Exercise aim: Only lines containing the string "burst" belong in the answer; copy all of them from the entries.
Raw data Block Start
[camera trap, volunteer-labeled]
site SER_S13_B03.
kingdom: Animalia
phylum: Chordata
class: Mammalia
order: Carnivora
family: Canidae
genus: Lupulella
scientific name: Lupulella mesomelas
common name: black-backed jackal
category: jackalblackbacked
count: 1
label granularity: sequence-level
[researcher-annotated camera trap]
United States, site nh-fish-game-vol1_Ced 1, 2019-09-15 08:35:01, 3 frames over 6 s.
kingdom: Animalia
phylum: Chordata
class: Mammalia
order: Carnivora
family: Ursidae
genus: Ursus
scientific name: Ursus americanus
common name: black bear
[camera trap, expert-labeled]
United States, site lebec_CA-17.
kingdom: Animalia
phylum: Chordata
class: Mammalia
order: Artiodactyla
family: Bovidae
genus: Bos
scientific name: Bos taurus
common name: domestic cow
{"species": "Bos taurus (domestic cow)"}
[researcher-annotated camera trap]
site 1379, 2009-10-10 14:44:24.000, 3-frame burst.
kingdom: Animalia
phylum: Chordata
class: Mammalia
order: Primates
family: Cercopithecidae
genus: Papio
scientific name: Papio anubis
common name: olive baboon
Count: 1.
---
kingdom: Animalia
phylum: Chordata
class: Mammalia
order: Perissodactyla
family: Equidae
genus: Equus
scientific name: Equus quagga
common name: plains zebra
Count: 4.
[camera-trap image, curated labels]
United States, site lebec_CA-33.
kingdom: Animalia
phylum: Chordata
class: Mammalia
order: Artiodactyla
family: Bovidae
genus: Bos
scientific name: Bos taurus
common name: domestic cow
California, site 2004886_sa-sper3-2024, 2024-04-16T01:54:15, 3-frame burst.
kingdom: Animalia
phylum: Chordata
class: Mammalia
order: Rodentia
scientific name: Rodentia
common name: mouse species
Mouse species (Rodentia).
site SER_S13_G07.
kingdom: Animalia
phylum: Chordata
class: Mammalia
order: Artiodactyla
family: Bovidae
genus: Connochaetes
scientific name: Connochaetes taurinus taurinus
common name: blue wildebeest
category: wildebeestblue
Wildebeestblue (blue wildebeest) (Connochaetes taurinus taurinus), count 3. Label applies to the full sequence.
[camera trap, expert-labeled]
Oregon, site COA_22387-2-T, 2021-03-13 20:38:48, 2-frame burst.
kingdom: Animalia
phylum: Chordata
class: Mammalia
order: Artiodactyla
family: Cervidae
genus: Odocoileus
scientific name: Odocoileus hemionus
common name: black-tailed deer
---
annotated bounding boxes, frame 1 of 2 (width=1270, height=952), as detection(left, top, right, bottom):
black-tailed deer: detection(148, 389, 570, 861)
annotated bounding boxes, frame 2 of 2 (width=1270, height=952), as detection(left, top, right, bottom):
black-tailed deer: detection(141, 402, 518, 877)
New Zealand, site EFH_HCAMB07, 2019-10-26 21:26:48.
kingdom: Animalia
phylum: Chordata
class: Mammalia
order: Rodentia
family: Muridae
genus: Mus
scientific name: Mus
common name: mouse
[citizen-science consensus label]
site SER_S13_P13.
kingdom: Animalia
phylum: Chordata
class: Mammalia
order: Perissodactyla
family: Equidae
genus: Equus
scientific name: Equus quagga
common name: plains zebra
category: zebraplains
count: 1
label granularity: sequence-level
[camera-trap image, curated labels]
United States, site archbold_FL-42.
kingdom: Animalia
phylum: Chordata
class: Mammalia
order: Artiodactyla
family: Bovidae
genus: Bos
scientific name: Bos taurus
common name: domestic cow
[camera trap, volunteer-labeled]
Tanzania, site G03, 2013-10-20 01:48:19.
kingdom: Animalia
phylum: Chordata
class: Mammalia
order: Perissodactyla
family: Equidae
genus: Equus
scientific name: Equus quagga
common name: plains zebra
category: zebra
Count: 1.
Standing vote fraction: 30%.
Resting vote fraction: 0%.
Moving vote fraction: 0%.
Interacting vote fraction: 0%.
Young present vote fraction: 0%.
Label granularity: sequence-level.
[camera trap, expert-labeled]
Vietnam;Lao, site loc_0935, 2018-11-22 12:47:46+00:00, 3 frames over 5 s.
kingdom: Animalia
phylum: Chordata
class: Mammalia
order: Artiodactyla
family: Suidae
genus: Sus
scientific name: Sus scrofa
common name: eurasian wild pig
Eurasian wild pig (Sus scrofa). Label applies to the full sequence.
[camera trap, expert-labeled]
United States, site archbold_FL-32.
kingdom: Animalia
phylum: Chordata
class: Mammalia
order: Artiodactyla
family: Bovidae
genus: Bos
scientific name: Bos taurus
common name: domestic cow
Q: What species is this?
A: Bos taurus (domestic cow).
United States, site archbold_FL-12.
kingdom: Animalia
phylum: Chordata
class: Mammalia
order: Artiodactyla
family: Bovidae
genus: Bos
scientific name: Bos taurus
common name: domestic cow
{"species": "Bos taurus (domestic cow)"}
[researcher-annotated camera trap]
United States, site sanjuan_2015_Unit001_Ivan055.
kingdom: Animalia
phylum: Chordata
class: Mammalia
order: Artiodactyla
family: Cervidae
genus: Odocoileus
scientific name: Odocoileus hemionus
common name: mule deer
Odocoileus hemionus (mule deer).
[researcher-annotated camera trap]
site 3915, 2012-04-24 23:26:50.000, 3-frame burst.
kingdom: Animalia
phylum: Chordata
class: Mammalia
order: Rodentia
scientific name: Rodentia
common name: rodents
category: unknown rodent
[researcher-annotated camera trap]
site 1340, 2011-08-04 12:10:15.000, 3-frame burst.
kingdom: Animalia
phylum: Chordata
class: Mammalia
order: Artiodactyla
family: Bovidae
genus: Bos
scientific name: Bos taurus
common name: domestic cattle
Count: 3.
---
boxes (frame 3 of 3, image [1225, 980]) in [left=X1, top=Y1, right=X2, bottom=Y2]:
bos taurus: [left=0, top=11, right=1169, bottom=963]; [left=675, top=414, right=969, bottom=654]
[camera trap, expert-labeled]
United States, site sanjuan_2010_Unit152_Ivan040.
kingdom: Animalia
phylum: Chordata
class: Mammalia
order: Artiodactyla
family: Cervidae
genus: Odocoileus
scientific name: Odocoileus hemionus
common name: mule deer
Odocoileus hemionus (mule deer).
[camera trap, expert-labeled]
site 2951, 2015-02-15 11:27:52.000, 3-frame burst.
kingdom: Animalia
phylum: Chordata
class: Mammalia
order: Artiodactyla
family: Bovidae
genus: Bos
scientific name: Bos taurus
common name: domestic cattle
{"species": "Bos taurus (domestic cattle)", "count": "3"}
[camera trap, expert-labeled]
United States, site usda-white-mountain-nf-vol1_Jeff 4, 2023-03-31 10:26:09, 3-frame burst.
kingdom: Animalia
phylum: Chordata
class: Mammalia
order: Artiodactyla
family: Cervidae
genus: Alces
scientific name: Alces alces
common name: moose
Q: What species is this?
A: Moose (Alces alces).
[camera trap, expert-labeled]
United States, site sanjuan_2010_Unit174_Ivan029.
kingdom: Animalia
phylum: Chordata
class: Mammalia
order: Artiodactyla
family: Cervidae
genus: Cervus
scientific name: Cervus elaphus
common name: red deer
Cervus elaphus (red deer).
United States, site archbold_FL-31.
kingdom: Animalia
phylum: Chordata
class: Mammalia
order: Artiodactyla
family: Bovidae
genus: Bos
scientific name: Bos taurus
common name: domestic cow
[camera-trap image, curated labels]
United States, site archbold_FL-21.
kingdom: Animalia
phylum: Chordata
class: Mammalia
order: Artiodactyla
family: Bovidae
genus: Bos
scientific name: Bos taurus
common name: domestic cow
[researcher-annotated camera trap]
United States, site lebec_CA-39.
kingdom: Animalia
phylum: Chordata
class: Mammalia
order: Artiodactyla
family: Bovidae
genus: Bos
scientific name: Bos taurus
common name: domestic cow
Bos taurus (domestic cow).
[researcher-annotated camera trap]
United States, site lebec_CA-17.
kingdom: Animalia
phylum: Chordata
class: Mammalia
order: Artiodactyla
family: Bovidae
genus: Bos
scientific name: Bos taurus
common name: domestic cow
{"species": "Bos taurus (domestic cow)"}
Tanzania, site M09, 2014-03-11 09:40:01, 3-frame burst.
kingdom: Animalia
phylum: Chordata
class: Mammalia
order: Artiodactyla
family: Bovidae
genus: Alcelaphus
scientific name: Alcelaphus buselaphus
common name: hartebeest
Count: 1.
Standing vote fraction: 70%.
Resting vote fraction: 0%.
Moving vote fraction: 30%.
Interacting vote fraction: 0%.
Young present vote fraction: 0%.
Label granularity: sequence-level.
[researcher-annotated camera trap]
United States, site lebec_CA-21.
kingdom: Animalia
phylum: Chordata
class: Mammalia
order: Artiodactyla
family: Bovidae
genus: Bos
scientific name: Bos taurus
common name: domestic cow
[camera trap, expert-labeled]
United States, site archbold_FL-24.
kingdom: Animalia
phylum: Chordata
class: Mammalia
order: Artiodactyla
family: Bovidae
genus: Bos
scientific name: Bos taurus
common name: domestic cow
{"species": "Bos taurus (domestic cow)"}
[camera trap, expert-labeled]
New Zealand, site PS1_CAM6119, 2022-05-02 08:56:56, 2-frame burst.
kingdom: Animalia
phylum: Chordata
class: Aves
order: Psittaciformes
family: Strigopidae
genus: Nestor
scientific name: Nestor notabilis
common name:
Raw data Block End
Problem solution:
site 1379, 2009-10-10 14:44:24.000, 3-frame burst.
California, site 2004886_sa-sper3-2024, 2024-04-16T01:54:15, 3-frame burst.
Oregon, site COA_22387-2-T, 2021-03-13 20:38:48, 2-frame burst.
site 3915, 2012-04-24 23:26:50.000, 3-frame burst.
site 1340, 2011-08-04 12:10:15.000, 3-frame burst.
site 2951, 2015-02-15 11:27:52.000, 3-frame burst.
United States, site usda-white-mountain-nf-vol1_Jeff 4, 2023-03-31 10:26:09, 3-frame burst.
Tanzania, site M09, 2014-03-11 09:40:01, 3-frame burst.
New Zealand, site PS1_CAM6119, 2022-05-02 08:56:56, 2-frame burst.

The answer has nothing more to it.